In public health, medicine, and the field of family planning, lack of access to critical services is commonly framed and documented as “unmet need,” such as with the longstanding measure of “unmet need for family planning” as a tool to understand population-level contraceptive access. Documenting “unmet need for abortion” could be one potential tool those working in abortion access could use to direct advocacy efforts, service delivery, and resource allocation to meet abortion need(s). However, it is not clear whether conceptualizing problems in abortion access as unmet need would be valuable and, if it is, how to define or measure that need.
This dissertation uses multiple methods to explore the concept of unmet need for abortion in the U.S. My first aim is to present a nuanced and critical analysis of unmet need for abortion, including its conceptualization and utility as both a concept and a tool for the abortion rights movement. My second aim is to quantitatively describe the prevalence of not obtaining a wanted abortion among a nationally representative sample.
Chapters 2 and 3 present findings from in-depth qualitative interviews with 30 stakeholders in abortion access from around the U.S. about their perspectives on unmet need for abortion. Stakeholders included people working in direct service settings, research, advocacy, grassroots abortion funds, reproductive justice organizations, and philanthropy. Chapter 2 explores the potential benefits and harms of using unmet need for abortion as a tool to frame and measure problems with abortion access in the U.S. Findings from this study point to the complexity of the concept of unmet need for abortion. As a tool for advocates, researchers, policymakers, and others working for abortion access, unmet need for abortion could draw necessary attention to and broaden public dialogue about crises in abortion access. However, participants’ hopes for positive shifts in public discourse and resource allocation for abortion were counterbalanced by their concerns—that the tool could be misused, that the limits of quantification come at too great a cost, and that by centering abortion alone it would serve to further disconnect abortion from the broader fight for reproductive justice.

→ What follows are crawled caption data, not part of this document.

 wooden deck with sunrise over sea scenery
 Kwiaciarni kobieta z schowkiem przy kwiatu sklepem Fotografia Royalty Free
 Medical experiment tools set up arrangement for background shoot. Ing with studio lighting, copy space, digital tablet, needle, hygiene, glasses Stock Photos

Chapter 3 describes how stakeholders understood unmet need for abortion. I identified two distinct conceptualizations: outcome-based unmet need for abortion, in which need is defined as obtaining an abortion; and process-based unmet need for abortion, in which need is additionally defined in terms of the experience of getting an abortion, including navigating obstacles, preferences in method and setting, and quality of care. While some participants primarily leaned toward one conceptualization, most utilized both. Participants debated the relative importance of these conceptualizations based on which they projected could be useful for mobilizing support and resources for abortion access.

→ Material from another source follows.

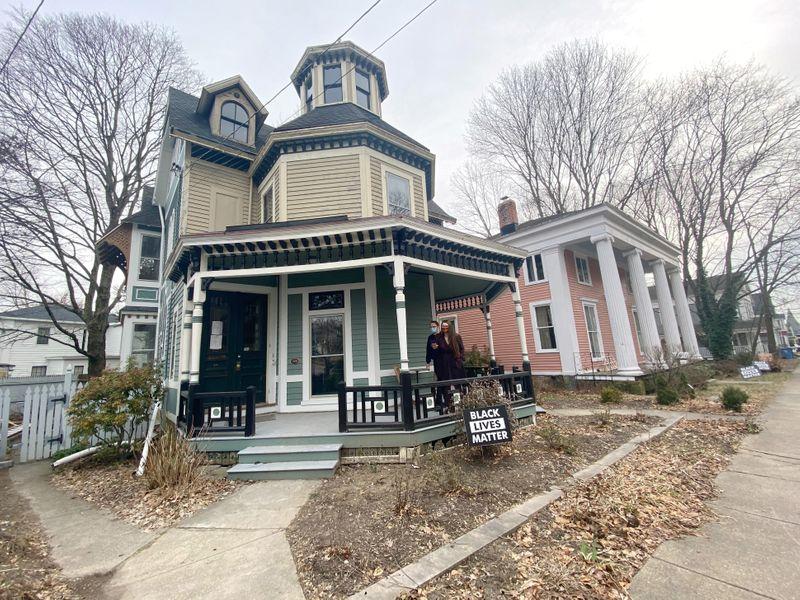 Kate and Cameron Reinhart stand at their 1880's Octagon house in eastern Connecticut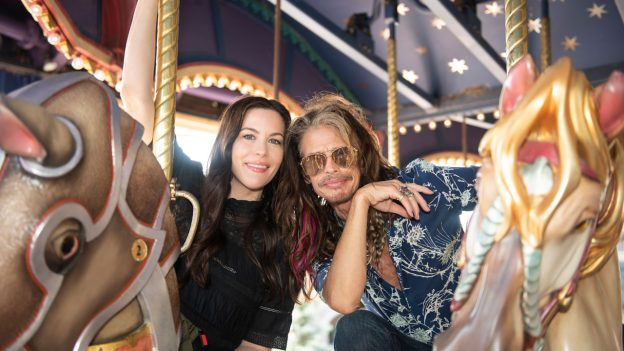 Liv and Steven Tyler ride Le Carrousel de Lancelot at Disneyland Paris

Chapter 4 describes the prevalence of not obtaining a wanted abortion in a nationally representative sample of adults (ages 18-44) who had ever been pregnant. Nearly 6% of respondents reported having wanted an abortion they did not obtain. In open-ended text describing why they did not obtain the wanted abortion, participants most frequently reported personal reasons for not getting an abortion (e.g., changing their mind; personal moral or religious opposition), though it was also common to report policy-related reasons (e.g., gestational limits set by state or facility policy). These findings suggest that people in a national sample will answer questions about whether and why they did not obtain a wanted abortion. In addition, these data provide some insight into the complexity of wanting an abortion. Rather than framing this experience as not getting a wanted abortion, for some people, it may be more accurate to describe this as not getting an abortion that was wanted at one point.

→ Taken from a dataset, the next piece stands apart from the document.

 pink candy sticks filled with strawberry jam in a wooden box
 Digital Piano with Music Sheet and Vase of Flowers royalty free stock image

Unmet need for abortion is a complex concept that has potential benefits and potential harms as a tool to document and improve abortion access. In addition, it can be conceptualized in multiple ways that affect its utility. As threats to abortion access increase, people not getting abortions they want, either at all or in a manner that is acceptable to them, will only become of greater concern. This dissertation contributes to a growing and timely body of research about devising new ways to understand and meet abortion needs.